Twitch users can now face punitive action from the service for actions that occurred offline, on other platforms, or before starting to use Twitch.
Amazon-owned Twitch announced the changes in a post on their official blog, titled Our plan to deal with serious out-of-service misconduct.
This follows updates to the Hateful Conduct and Harassment Service Policy took effect on January 22, as good as November meeting Angela Hession, former head of game security and trust at Microsoft, as vice president of trust and security at Twitch.
Under the new rules, Twitch may take action against users of its service for hateful conduct or harassment that occurs outside of the Twitch services, when directed or committed by members of the Twitch community and where there are abuses. verifiable evidence available on the subject.
To this end, Twitch has created a dedicated email address, [email protected], for confidential reports of misconduct by Twitch account holders. It also brought in an anonymous law firm with expertise in conducting independent workplace and campus investigations, and increased the size of its internal enforcement response team. the law.
In January, we started implementing our updated Hateful Conduct and Harassment Policy to better protect everyone on Twitch.
Today we want to share our plans on how to handle incidents that occur on Twitch.
Twitch (@Twitch) April 7, 2021
There is room to be cynical here. Twitch has been known in the past for an inconsistent or completely missing app within its community, such as how it took until 2020 for Dr. Disrespect eat a permanent ban. Last summer, a number of Twitch streamers partnered up stopped broadcasting for 24 hours under the hashtag #TwitchBlackout, to protest Twitch’s lack of action against discrimination and harassment on its platform.
However, its new policies represent a big step forward in overall content moderation for Twitch, even compared to comparable sites like YouTube, and are unique in terms of targeting offline behavior.
The Twitchs blog post is careful to state that the misconduct targeted by this measure is anything that poses a substantial security risk to Twitchs users and the Twitch community. Examples include, and are not limited to violent extremism, terrorist recruitment, leadership or membership in known hate groups, sexual assault, and credible threats of violence against Twitch itself or its staff.
Twitch further encourages its users who have encountered this type of behavior from other Twitch users to file law enforcement reports first, rather than simply having the offender kicked off Twitch and qualify it as good.
If someone has violated these guidelines, Twitch’s punitive actions can begin with an indefinite suspension for a first violation. The policy continues by specifying that a person who has committed a relevant violation, such as a form of serious abuse, can obtain the termination of their account, and will subsequently be prohibited from registering a new account.

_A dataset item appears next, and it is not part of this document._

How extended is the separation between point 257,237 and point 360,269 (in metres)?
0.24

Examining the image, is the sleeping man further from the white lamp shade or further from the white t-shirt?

Twitch further promises that it will only take action when it has received evidence for an account holder’s actions, such as screenshots, interviews, videos or police reports, and when its principal investigators or third parties will have been able to verify this evidence.
Given its meteoric rise and growing importance over the past year, it may be that Twitch is finally pulling its own steam here, or maybe just trying to avoid disruption as more and more US lawmakers keep attacking section 230.